AI-generated Movie Reviews
We will create a language model that will generate its own movie reviews.
This blog post is basically a continuation of my previous post titled Classifying movie reviews using Sentiment Analysis and ULMFit, and you should definitely read that if you want to better understand the methodology behind the process used in this task.
The dataset we’ll be using is the IMDb Large Movie Review Dataset, which contains 25,000 highly polarized movie reviews for training, and 25,000 for testing.
!pip install -Uqq fastbook
import fastbook
fastbook.setup_book()
from fastbook import *
from fastai.text.all import *
path = untar_data(URLs.IMDB)
Path.BASE_PATH = path
path.ls()
We’ll grab the text files using get_text_files, which gets all the text files in a pth. We can optionally pass folders to restrict the search to a particular list of subfolders.
files = get_text_files(path, folders=['train', 'test', 'unsup'])
txt = files[0].open().read()
txt
get_imdb = partial(get_text_files, folders=['train', 'test', 'unsup'])
dls_lm = DataBlock(
blocks=TextBlock.from_folder(path, is_lm=True),
get_items=get_imdb, splitter=RandomSplitter(0.1)
).dataloaders(path, path=path, bs=128, seq_len=72)
dls_lm.show_batch(max_n=2)
Now that our data is ready, we can fine-tune the pretrained language model.
Fine-tuning the Language Model
To convert the integer word indices into activations that we can use for our neural network, we will use embeddings.
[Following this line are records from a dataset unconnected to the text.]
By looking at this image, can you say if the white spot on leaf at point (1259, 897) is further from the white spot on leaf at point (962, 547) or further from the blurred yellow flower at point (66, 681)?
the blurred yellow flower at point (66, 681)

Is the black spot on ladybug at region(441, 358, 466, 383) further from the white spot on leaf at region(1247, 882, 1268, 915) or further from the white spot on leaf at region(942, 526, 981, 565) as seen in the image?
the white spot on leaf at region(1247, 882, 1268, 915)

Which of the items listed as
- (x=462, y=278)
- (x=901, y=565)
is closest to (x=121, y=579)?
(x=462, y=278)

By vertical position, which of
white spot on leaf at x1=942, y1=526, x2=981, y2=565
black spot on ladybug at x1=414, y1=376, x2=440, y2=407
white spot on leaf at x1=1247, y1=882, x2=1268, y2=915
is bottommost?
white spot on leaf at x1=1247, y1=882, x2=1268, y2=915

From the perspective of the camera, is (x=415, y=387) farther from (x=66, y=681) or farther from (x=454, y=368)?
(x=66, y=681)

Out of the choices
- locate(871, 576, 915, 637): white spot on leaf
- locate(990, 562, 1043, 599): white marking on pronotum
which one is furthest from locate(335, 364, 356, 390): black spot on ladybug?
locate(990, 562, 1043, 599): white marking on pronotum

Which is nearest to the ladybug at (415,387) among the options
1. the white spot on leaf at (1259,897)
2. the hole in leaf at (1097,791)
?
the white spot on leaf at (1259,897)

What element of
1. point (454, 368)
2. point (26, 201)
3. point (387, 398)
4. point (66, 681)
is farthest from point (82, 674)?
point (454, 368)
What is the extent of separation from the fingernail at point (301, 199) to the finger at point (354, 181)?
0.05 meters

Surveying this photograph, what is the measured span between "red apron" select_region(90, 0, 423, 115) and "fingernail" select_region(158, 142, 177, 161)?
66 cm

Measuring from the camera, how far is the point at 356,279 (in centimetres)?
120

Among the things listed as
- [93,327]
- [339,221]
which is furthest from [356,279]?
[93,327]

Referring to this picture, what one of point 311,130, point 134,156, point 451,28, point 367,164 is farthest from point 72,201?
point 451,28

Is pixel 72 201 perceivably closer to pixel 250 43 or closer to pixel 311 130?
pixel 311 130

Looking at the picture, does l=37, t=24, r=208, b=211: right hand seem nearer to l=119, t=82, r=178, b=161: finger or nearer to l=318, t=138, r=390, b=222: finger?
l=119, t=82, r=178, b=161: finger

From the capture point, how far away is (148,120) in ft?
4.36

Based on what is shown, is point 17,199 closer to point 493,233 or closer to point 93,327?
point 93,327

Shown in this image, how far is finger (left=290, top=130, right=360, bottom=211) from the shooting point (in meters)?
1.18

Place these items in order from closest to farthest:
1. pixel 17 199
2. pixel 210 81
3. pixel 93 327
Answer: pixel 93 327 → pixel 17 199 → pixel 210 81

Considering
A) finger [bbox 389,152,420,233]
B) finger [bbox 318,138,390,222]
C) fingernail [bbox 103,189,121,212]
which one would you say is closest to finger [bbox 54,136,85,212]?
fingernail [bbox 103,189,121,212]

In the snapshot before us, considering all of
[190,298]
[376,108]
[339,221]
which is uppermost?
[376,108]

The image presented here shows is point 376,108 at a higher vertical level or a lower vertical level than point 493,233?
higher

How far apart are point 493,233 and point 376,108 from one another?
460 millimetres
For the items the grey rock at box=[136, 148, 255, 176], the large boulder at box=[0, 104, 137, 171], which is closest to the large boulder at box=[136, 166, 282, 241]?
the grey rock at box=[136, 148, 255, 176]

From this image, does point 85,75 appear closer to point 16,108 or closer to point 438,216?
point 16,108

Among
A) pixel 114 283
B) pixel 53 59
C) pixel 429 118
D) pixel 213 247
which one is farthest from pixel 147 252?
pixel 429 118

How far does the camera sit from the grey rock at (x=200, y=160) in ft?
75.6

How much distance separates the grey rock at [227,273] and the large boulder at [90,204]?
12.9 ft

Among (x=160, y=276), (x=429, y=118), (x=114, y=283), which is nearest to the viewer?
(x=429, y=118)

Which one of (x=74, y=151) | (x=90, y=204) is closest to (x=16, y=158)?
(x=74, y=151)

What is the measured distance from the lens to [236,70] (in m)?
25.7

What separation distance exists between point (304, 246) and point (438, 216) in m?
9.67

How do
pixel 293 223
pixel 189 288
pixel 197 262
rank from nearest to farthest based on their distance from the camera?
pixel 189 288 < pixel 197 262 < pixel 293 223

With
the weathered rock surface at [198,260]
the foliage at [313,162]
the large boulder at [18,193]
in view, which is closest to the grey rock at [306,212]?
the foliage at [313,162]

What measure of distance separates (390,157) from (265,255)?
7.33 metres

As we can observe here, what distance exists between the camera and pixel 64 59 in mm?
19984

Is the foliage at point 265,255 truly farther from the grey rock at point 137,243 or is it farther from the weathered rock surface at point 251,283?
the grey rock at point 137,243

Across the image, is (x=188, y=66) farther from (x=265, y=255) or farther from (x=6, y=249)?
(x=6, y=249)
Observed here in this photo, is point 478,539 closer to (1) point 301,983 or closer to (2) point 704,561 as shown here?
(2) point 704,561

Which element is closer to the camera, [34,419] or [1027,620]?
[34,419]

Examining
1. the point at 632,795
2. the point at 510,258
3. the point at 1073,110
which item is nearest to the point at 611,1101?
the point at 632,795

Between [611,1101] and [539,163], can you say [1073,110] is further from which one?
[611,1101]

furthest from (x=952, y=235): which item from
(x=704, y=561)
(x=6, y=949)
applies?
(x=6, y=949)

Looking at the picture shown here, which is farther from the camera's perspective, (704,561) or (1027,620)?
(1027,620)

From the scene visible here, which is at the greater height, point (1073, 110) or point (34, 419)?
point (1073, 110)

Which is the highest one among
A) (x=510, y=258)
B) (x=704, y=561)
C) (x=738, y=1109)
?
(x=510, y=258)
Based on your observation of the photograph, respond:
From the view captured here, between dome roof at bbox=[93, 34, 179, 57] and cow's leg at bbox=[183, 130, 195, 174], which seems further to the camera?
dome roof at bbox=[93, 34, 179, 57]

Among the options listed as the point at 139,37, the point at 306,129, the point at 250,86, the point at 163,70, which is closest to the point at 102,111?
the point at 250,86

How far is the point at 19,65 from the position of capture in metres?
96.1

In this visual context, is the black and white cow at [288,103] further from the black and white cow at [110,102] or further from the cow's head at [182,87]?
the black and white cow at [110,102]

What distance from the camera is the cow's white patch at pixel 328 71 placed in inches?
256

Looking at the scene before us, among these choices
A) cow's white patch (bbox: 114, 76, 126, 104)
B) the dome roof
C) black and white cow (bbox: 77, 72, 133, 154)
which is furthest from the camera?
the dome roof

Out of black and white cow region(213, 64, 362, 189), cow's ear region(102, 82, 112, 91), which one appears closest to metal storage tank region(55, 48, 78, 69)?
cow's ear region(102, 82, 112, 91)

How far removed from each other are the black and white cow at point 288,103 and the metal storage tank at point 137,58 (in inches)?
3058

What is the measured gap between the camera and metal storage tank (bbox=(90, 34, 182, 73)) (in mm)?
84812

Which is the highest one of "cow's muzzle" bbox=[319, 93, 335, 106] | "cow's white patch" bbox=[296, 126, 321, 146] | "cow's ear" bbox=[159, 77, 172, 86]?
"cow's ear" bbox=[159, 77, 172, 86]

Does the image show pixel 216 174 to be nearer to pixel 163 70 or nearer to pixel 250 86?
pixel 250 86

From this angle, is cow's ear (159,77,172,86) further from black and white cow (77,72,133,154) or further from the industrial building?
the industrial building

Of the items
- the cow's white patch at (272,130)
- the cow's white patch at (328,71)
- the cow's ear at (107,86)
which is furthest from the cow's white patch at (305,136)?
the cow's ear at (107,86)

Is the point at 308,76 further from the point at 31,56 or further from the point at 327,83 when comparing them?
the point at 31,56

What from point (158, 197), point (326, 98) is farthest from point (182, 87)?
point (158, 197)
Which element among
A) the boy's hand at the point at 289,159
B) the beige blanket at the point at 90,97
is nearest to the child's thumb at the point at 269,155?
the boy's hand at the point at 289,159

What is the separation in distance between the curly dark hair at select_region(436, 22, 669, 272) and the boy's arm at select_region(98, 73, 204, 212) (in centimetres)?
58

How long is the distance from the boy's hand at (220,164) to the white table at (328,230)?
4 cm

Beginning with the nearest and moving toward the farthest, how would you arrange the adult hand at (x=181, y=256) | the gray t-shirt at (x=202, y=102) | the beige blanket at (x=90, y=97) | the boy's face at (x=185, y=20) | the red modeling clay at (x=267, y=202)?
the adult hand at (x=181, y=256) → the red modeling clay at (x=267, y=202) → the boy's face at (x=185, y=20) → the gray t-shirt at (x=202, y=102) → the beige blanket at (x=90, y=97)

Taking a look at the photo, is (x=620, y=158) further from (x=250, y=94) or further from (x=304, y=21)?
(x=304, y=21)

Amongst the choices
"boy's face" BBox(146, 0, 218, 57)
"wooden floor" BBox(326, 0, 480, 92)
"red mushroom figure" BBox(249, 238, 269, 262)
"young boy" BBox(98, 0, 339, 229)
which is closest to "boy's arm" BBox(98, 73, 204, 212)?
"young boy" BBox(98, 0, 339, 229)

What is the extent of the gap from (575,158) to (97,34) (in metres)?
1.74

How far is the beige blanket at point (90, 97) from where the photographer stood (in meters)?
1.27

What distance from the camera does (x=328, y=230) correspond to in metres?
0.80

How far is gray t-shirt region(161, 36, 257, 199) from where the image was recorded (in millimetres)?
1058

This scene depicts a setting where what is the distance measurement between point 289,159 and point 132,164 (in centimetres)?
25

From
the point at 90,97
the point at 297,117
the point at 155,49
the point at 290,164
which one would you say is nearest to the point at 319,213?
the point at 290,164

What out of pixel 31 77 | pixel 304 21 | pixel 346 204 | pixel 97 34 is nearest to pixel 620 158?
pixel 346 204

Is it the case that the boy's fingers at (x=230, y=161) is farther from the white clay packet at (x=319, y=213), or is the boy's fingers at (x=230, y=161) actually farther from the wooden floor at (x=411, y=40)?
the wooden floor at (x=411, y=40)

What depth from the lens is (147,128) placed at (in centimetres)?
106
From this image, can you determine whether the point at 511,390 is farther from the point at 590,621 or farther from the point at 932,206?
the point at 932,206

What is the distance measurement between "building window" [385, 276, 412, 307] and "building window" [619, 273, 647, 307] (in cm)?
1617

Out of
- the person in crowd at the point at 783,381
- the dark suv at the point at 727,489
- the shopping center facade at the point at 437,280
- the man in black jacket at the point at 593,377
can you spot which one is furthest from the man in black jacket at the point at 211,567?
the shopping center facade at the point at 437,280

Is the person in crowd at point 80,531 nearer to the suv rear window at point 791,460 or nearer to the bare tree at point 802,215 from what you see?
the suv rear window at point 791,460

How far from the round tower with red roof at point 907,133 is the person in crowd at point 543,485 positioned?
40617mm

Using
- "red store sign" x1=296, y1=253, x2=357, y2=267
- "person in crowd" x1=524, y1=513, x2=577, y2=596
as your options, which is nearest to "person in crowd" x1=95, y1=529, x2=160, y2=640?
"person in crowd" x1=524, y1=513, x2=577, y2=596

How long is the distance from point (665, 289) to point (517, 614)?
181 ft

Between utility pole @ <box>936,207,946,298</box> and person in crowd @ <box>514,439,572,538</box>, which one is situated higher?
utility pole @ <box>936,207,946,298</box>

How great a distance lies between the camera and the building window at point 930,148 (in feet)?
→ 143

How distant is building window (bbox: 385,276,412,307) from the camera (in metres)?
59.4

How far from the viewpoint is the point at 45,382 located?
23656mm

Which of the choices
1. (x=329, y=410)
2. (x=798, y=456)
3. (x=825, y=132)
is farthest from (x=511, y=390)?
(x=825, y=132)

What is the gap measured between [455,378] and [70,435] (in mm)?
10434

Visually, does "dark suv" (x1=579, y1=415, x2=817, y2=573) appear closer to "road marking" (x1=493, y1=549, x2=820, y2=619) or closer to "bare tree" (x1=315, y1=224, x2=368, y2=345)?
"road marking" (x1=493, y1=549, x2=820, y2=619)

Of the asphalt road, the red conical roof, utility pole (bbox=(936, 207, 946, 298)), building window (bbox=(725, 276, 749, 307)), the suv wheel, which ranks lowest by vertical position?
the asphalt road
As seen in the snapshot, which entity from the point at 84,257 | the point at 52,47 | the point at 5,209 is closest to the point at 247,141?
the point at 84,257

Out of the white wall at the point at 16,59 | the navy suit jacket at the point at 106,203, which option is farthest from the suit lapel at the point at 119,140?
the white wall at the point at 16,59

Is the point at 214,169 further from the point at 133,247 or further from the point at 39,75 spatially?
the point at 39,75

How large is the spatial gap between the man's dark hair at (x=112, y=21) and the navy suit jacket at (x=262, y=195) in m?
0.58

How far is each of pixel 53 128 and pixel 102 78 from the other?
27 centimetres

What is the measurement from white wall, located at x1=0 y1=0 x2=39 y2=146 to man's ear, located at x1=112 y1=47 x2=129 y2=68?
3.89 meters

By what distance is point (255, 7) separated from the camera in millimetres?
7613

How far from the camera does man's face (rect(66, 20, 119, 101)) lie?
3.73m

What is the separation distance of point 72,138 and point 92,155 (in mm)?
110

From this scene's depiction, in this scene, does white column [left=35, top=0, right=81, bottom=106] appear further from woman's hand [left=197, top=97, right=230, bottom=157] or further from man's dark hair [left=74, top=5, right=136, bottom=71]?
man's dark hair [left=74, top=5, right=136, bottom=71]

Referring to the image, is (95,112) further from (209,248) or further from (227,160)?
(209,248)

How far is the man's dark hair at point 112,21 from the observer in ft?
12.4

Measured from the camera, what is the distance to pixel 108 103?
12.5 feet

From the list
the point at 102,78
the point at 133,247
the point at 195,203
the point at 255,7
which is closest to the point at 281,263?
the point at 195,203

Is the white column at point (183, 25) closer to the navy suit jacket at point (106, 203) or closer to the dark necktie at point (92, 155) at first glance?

We’ll feed those embeddings into a recurrent neural network (RNN), using an architecture called AWD-LSTM.
The embeddings in the pretrained model are merged with random embeddings added for words that weren’t in the pretraining vocabulary. This is handled automatically inside language_model_learner.
learn = language_model_learner(
dls_lm, AWD_LSTM, drop_mult=0.3,
metrics=[accuracy, Perplexity()]
).to_fp16()
learn.fit_one_cycle(3, 2e-2)
learn.unfreeze()
learn.fit_one_cycle(10, 2e-3)
TEXT = 'This movie is terrible'
N_WORDS = 70
N_SENTENCES = 5
preds = [learn.predict(TEXT, N_WORDS, temperature=0.75)
for _ in range(N_SENTENCES)]
print('\n\n'.join(preds))